Why Music Is More Than Background Noise

A writer I have great respect for once wrote Music “has two uses..to drown out people eating and drinking noisily”, and “a decent numbing effect on the mood…After all, it is not easy to think properly when you have someone chanting and wailing in your ear.”

Most people I would say, disagree with this outlook on the whole. A lot of people have a favourite band or song that ‘means something’ to them. Sentimentality, you could say, is music’s saving grace. Sentiment, or fanaticism, is what sells T-Shirts, Arena Tours, and ill devised come-back albums. It is this same emotional tie that causes people to have lyrics tattooed on their skin, and posters of people they have never met on their wall. So some people feel music significant to them. It gives them identity, a voice for feelings they could not themselves express. However, this isn’t the sole reason why music is a valuable Art form.

When it comes to emotions and music, the connections are well established and well manipulated. Want to feel upbeat? Four to the floor. Want to wind down? Something featuring an acoustic Guitar. Want to ‘forget about tomorrow’? There are a thousand factory made dance tracks to make you feel that way.

So if a cynical song-writing team can make you feel empowered, or heart-broken, like a cheap novel or a throw-away Rom Com, does music really have any lasting Artistic value? Is it really just ‘background noise’?

I recently attended a casting call, the brief being that they were hoping to find the next Mega-Stars of Pop-Rock. And it got me thinking. If a Record Label put together a band of people who have never met, and give them songs written by a team of people guessing what the general public want them to sing about, and they dress how the label think they should dress, then this defeats the whole point. Allow me to explain what I mean; Art, in my opinion, whether that be literature or sculptures or cave paintings, is a two pronged thing. The one side is the message or emotional content. The other key ingredient is the historical authenticity.

Jane Austen didn’t write about 19th Century Society because a publisher thought it would be a good idea. She did it because that is the world in which she lived. The same can be said for any truly great Artist. Zora Neale Hurston, a hugely influential writer of the Harlem Renaissance, once said- “I have the nerve to walk my own way, however hard, in my search for reality, rather than climb upon the rattling wagon of wishful illusions.”

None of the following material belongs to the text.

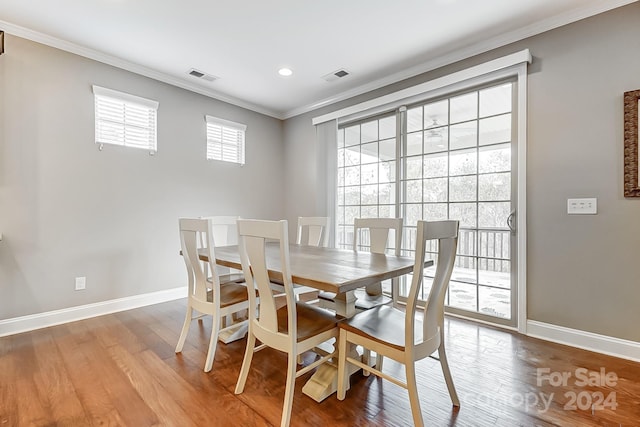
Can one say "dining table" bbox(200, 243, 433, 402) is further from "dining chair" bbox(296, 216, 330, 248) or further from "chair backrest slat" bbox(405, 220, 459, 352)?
"dining chair" bbox(296, 216, 330, 248)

The rattling wagon of wishful illusions is a nice way of describing the music industry. If everything currently being played on the radio is what labels think we want to hear, what they have had written and found people with pretty faces to sing, then we are not getting art of true value. I would argue that music is valuable so long as it is created in the spirit of authenticity. That way, it gives us a historical, contextual gem, a glimpse into what someone, somewhere, truly thought and said. Nirvana were not a great band because they were made up of perfect instrumentalists, or because they wore fashionable clothes. They were a great band because at the time, they encapsulated exactly what it meant to be a teenager, to be an outcast, living in a bleak town in America. We can listen to their music today and know in a little bit more detail what life was like for people at that time. The same is true for most musicians, Bob Dylan, Sam Cooke, Billie Holiday, all the way up to bands like Radiohead.

Understandably, the ‘Meghan Trainor’ style of music can perceived to have little value other than as a meaningless background noise. However, it is worth remembering that it is the lowest form of it’s art, it is what Fifty Shades is to Literature. But authentic music, music that sums up a way of life, has the power to change the world. Just look at the birth of the teenager with Rock n Roll. The Punk Movement. Protest songs during the Vietnam war. Perhaps, then, I agree with the notion that a lot of music is ‘background noise’, but rather than covering our ears to the whole art form, we should be searching for a sound that has meaning. For those sounds give us a rich cultural history akin to that of the fields of Literature, Fine Art, or Drama, and it would be wrong to under-estimate the importance of that.